I think there needs to be more support for the Ben Franklin Technology Partners and ideas like it that are market driven and are about growing from within. That can be done better when we start to fight one-size-fits-all policies for the entire state. Pennsylvania is diverse, so spreading evenly money for programs like Ben Franklin really doesn’t make sense.
If you have an economic engine, then you need to feed it. The benefits can come back in other ways.
I’d say something else.
I think we need a regional news entity that covers the region and covers it serious and completely and in context. It would need to be an entity that covers the economy like we cover sports, completely and with great knowledge and long view vision…
That kind of news coverage could help connect us all.
So what is the real goal for 2026 and how is the Economy League working to make that goal attainable?
It’s about growing wealth and giving opportunity to everyone here.

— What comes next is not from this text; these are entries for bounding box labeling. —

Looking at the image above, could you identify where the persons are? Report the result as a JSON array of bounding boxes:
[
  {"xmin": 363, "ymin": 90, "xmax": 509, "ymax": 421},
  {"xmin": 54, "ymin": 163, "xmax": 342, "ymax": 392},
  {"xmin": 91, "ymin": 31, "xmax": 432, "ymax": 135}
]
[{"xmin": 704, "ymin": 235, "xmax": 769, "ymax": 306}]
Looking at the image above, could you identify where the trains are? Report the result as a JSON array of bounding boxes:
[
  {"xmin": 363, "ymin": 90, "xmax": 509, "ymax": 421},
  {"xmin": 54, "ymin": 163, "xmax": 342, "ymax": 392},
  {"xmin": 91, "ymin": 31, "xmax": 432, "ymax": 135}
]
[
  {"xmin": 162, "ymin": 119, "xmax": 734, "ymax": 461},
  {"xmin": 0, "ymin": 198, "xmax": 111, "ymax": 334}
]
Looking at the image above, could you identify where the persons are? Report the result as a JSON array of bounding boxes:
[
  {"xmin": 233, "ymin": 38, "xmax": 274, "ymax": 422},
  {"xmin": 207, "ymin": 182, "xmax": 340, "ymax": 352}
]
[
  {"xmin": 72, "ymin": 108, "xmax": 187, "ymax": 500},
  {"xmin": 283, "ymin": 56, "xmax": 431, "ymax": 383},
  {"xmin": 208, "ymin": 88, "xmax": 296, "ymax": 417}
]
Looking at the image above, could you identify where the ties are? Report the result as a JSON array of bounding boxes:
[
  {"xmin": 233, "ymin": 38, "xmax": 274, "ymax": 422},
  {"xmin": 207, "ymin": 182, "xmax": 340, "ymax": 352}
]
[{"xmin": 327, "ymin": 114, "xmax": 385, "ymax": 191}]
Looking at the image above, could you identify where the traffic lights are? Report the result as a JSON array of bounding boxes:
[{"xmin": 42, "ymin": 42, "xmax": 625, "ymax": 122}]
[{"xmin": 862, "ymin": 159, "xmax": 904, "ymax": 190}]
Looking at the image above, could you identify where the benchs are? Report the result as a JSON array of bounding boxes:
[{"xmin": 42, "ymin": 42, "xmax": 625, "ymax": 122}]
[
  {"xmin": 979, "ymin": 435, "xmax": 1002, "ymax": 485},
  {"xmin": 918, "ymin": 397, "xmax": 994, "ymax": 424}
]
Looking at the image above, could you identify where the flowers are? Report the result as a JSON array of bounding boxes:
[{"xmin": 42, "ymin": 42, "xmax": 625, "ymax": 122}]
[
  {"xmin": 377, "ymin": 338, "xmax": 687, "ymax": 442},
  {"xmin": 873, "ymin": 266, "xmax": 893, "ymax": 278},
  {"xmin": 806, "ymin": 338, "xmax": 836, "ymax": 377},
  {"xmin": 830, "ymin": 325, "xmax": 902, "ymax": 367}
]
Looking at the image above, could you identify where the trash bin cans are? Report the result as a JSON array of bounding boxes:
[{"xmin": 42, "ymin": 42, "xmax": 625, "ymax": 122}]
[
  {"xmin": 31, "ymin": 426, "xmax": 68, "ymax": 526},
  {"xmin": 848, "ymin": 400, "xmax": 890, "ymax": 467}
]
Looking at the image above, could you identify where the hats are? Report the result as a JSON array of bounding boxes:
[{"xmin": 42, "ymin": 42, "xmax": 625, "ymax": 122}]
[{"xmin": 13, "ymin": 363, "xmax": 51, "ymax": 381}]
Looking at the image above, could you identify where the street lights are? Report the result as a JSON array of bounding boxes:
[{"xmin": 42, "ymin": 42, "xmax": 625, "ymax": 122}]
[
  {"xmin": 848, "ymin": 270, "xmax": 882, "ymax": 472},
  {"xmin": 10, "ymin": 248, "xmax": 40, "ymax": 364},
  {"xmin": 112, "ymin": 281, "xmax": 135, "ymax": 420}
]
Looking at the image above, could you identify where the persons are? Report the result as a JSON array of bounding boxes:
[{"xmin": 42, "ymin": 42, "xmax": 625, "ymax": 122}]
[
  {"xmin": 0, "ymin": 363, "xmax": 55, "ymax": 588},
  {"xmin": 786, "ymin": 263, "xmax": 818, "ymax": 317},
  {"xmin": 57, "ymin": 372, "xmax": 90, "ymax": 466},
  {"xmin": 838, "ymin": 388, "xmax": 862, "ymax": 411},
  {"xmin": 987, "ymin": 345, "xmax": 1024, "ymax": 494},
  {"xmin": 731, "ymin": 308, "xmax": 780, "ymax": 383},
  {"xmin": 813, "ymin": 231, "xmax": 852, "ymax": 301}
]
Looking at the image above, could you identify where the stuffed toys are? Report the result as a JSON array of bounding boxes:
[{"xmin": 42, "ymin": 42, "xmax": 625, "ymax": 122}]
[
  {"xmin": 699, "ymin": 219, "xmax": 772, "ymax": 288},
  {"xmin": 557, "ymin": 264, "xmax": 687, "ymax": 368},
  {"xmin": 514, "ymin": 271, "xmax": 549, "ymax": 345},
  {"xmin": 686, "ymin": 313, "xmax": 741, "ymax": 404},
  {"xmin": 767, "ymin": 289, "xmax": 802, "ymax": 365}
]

It’s about outwardly having a reputation as a place people admire and want to visit and learn from.
That’s happening already, but there is so much more.
We need to celebrate growing small businesses, not just recruiting outside businesses and needing to give away tax breaks and incentives. How do we get more Comcasts? We want distinctly Philadelphia companies that grow here and base here and spin off opportunity.
Really, we want to this be a place where young people will come and crash on a buddy’s couch before they take a job here. That’s a thought from David [Thornburgh, former Economy League chief] David [Cohen, Comcast Executive Vice President, whom we recently interviewed] but I agree.
And we’re getting there. There’s a lot of talk about how Philly has become cool and is getting cooler…. We need the jobs and opportunity throughout the region to allow people who want to be here to be able to stay here.